Oh, right, about the ongoing work. The less said the better. I'll just let you know when the draft is done. It'll be better that way.
Moviewise? Still making ill-informed decisions. Though BLIND WOMAN CURSE from 1974 was a welcome surprise. It's lady Yakuza boss versus strange witchcraft but has more personality and life in it than ten thousand made for Netflix horror films. And speaking of Netflix, I caught the first season of THE KINGDOM, which I really liked until I got to the end of the sixth episode and saw that it was also the end of the season. Of course it ends on a hard cliffhanger.
Folks. This is bad. I'm all for serial presentation. But it has to be pretty regular serial presentation, you know? Don't end a season on a cliffhanger. It's a jerk move. I mean, week to week? Sure. Bring it on. The space between episodes does enrich things, lets the viewer stew in the sensations and thoughts. The problem is when something stews for too long a time, you get soup with barely-recognizable shreds of things in it. Which is too bad. THE KINGDOM was very well made and acted, solidly written. I'd watch a lot of it, were it structured otherwise. But it is, apparently, not.
"But what about TWIN PEAKS: THE RETURN, Matt?"
Glad you asked. Given what TWIN PEAKS was, I never in my wildest dreams expected a third season, much less one 25 years later. And it chose a completely different path than most other serial television, particularly those that want to continue an old story. It stubbornly refused to be easy and jump into the expected. It is the exception that makes the rule complete.
Here's some linkblogging to round things out. Until next week sometime.

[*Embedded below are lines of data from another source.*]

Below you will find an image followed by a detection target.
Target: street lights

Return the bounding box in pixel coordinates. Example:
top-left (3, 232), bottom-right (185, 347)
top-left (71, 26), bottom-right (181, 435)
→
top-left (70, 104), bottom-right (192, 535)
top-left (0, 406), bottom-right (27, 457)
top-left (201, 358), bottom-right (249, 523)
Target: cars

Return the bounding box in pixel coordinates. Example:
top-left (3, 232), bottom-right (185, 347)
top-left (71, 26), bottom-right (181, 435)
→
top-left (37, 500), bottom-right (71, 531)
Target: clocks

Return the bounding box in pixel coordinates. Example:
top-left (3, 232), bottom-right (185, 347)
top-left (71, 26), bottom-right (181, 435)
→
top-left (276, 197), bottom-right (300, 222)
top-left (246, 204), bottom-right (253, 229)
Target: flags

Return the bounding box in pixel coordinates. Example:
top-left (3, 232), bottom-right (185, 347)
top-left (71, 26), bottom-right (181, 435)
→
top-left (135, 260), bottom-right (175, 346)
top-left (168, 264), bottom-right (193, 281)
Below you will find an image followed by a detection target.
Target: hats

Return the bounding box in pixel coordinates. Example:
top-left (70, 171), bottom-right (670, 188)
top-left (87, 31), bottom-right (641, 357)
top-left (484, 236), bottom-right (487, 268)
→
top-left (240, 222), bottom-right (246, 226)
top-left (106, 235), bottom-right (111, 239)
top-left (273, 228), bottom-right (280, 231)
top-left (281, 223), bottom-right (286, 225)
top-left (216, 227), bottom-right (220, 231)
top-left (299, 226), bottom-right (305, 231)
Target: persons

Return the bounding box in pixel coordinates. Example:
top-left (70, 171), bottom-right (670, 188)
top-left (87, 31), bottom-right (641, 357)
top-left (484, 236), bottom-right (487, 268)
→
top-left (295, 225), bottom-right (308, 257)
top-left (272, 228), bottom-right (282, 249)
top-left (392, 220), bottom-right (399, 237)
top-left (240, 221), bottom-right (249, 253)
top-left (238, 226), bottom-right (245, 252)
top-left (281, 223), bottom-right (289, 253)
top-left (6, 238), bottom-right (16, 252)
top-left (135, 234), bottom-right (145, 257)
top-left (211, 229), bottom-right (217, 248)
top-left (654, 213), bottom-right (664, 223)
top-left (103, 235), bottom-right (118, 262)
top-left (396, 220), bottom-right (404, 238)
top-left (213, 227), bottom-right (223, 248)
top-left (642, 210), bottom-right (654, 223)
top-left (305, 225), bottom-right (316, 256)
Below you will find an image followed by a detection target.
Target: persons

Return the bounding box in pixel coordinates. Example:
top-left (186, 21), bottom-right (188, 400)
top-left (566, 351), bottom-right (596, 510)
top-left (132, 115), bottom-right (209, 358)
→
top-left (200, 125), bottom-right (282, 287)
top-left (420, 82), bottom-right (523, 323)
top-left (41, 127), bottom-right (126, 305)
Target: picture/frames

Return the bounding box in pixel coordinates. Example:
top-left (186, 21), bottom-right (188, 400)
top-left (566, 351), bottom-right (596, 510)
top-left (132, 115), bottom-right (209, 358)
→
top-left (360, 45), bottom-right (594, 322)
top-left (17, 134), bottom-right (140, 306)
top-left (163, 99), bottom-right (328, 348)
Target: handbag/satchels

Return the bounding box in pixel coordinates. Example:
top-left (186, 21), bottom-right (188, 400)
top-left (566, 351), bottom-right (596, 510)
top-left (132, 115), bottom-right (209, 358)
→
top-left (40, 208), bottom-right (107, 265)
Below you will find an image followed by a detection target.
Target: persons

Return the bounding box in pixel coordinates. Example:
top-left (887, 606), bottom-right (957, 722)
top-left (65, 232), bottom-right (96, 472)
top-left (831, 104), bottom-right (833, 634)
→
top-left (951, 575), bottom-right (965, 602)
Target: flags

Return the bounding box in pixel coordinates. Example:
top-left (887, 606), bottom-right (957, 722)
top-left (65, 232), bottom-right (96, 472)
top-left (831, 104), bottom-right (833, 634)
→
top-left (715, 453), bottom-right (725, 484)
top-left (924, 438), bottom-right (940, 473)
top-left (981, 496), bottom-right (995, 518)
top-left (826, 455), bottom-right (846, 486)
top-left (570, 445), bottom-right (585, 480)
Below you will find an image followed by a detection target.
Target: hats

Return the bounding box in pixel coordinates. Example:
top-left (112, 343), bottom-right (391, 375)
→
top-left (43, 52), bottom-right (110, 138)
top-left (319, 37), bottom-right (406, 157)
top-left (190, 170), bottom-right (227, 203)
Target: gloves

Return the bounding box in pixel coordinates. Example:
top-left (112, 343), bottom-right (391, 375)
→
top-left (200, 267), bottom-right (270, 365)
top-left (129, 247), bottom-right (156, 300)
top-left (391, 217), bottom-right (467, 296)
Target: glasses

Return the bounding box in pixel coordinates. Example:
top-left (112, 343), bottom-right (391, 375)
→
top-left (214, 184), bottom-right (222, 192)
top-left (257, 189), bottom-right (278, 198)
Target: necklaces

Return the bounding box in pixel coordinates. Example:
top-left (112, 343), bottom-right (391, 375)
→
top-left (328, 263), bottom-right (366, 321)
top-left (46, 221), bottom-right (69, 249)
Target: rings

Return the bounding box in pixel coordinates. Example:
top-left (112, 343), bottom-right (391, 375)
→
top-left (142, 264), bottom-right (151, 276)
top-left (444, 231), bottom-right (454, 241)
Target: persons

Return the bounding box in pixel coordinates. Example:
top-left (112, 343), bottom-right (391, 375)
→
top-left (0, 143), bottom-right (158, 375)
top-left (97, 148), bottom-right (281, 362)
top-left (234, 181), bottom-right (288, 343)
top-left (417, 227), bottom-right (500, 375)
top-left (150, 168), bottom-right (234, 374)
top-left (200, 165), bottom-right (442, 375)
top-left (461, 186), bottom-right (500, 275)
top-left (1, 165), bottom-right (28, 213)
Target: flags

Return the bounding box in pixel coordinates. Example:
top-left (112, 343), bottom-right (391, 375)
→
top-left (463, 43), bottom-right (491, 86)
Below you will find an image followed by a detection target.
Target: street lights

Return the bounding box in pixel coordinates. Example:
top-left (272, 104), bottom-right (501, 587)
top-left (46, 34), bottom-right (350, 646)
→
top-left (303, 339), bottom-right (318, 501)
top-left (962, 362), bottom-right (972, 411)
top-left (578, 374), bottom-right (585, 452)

Laurie Spiegel on THE EXPANDING UNIVERSE
Beware fake agents
It came from the 80s, retro darkwave
First TV appearance of Ziggy Stardust uncovered
VALIS and THE MAN WHO FELL TO EARTH
UNSEEN WORLDS reissued. If you aren't familiar with this, it's Laurie Spiegel's first (I believe) album, featuring some essential electronic work from the early years. If you're curious, dig into "Appalachian Grove" which is a great crossover of material versus arrangement turning things into something new altogether. Recommended.